Supplied data:
★ ★ ★ ★ ★ ★ ★
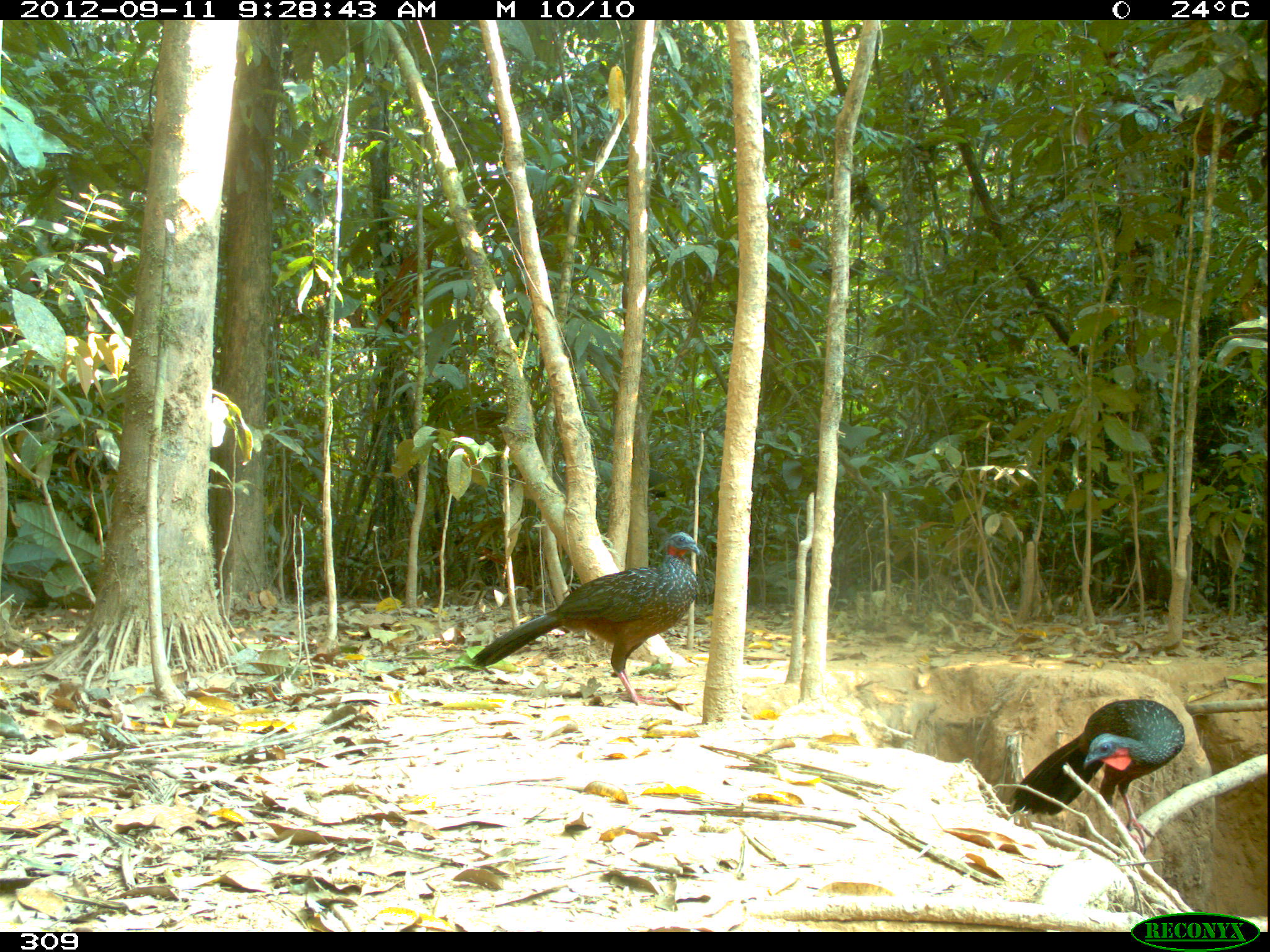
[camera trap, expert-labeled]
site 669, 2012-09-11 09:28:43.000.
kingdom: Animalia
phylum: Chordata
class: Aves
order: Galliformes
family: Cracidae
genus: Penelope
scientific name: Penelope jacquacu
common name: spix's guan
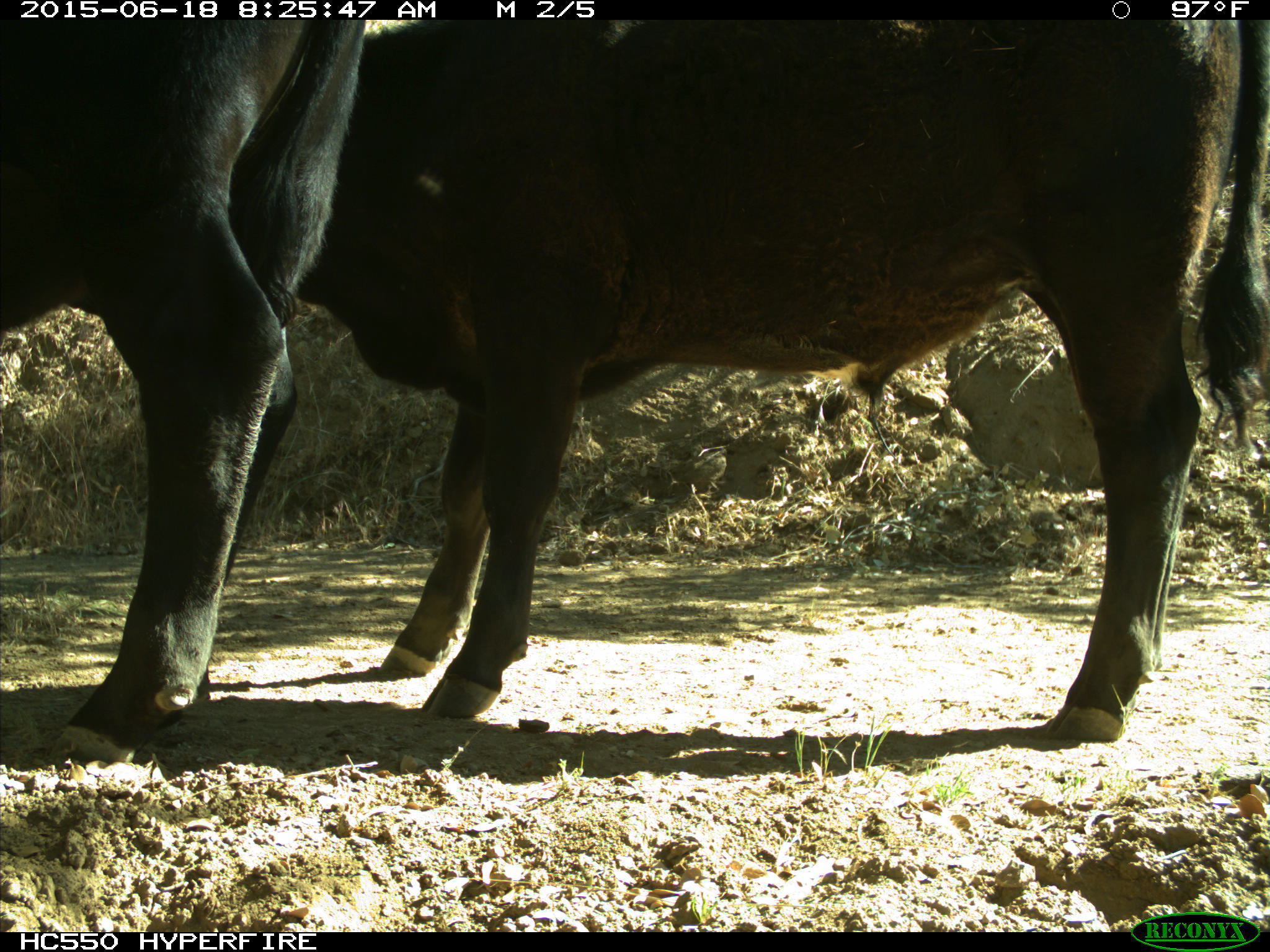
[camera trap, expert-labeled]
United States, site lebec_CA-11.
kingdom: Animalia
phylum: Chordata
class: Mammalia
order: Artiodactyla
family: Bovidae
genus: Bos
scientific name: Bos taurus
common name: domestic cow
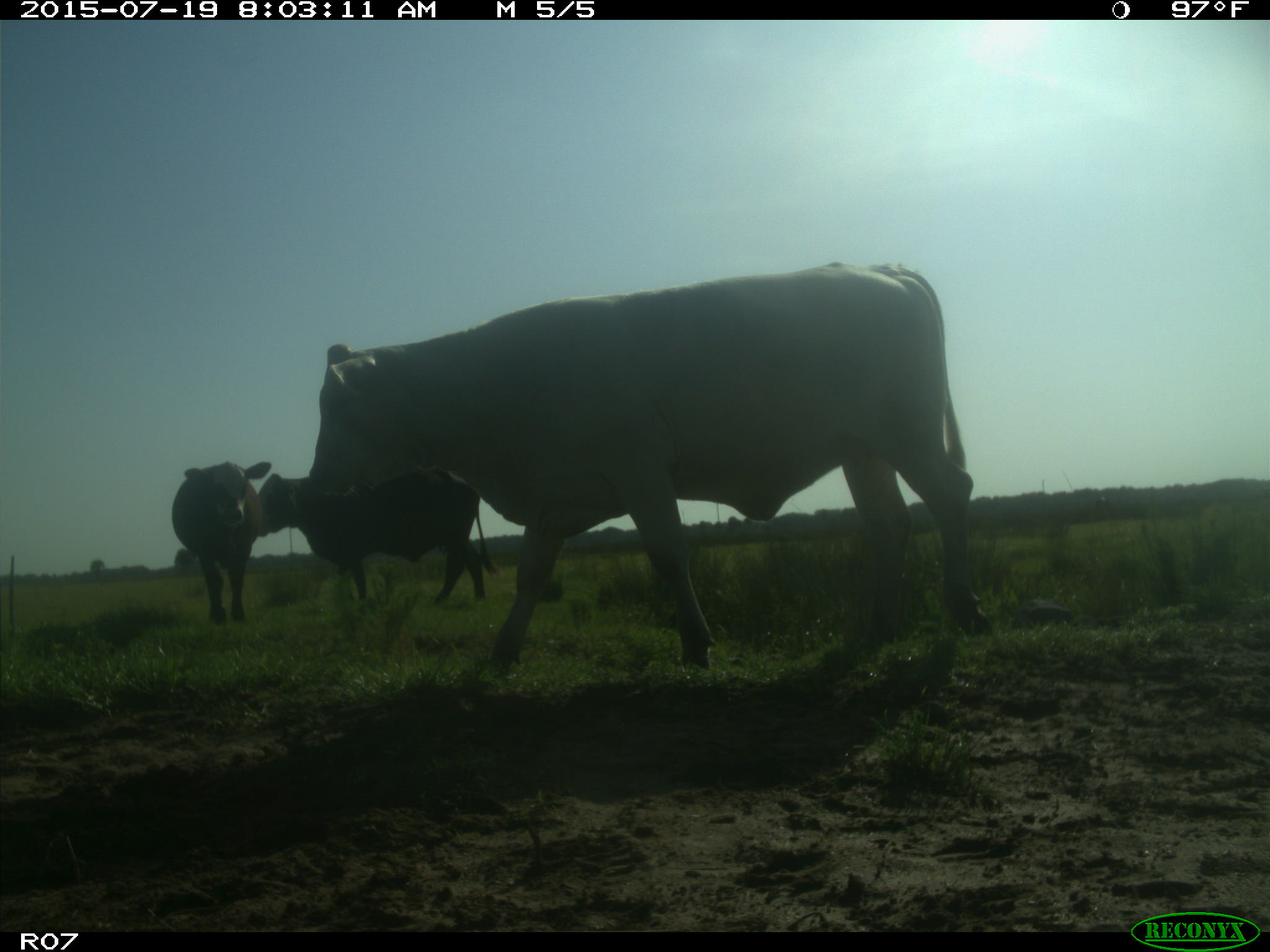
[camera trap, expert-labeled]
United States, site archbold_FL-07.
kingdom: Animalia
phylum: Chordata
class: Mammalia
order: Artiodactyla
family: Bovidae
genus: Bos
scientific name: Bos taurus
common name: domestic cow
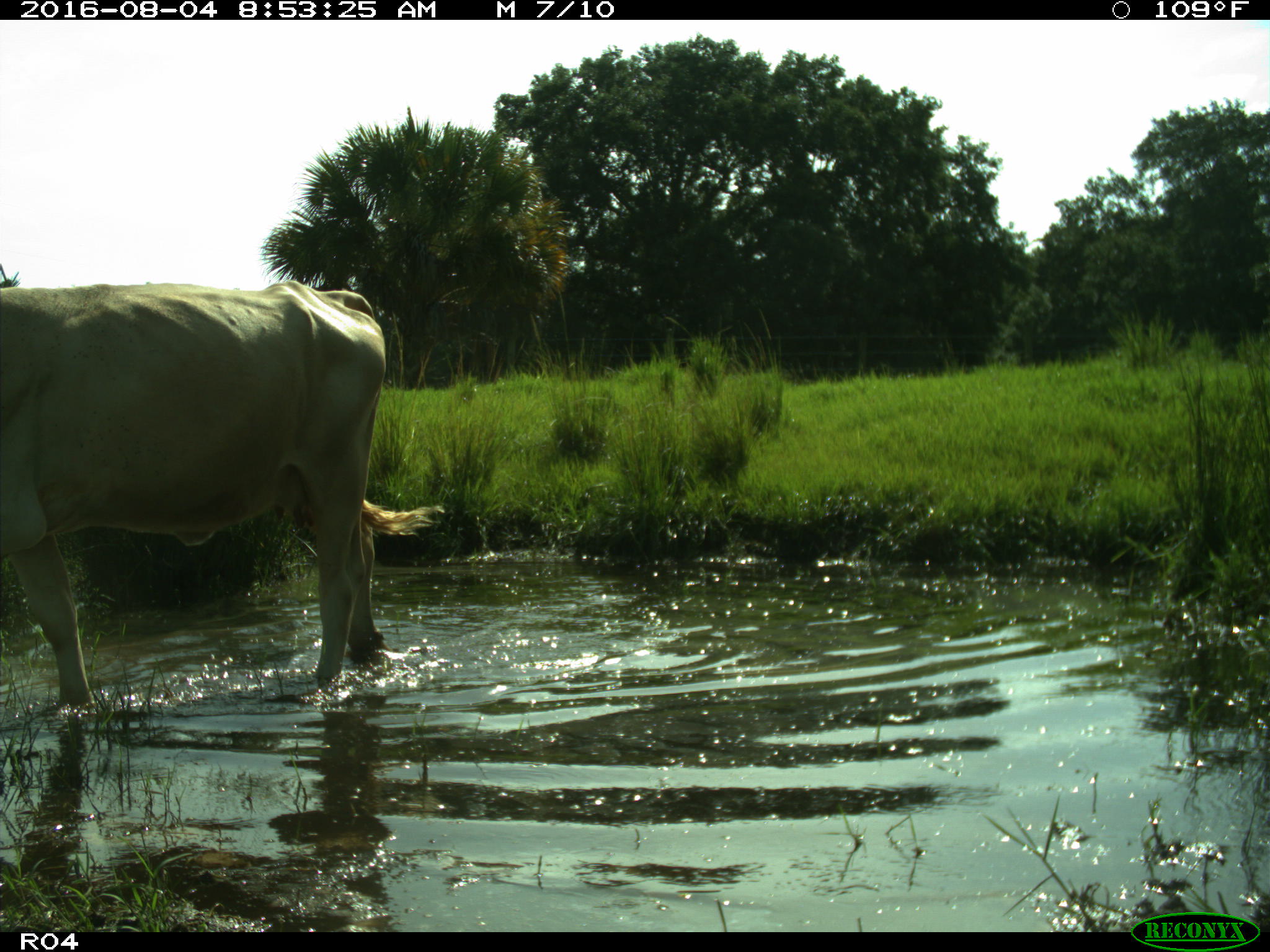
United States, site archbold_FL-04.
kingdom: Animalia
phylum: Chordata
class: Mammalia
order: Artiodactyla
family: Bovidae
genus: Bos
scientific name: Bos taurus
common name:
★ ★ ★ ★ ★ ★ ★
Task instructions: Send back every record exactly as it stands, except the pictures.

Expected answer:
[camera trap, expert-labeled]
site 669, 2012-09-11 09:28:43.000.
kingdom: Animalia
phylum: Chordata
class: Aves
order: Galliformes
family: Cracidae
genus: Penelope
scientific name: Penelope jacquacu
common name: spix's guan
[camera trap, expert-labeled]
United States, site lebec_CA-11.
kingdom: Animalia
phylum: Chordata
class: Mammalia
order: Artiodactyla
family: Bovidae
genus: Bos
scientific name: Bos taurus
common name: domestic cow
[camera trap, expert-labeled]
United States, site archbold_FL-07.
kingdom: Animalia
phylum: Chordata
class: Mammalia
order: Artiodactyla
family: Bovidae
genus: Bos
scientific name: Bos taurus
common name: domestic cow
United States, site archbold_FL-04.
kingdom: Animalia
phylum: Chordata
class: Mammalia
order: Artiodactyla
family: Bovidae
genus: Bos
scientific name: Bos taurus
common name:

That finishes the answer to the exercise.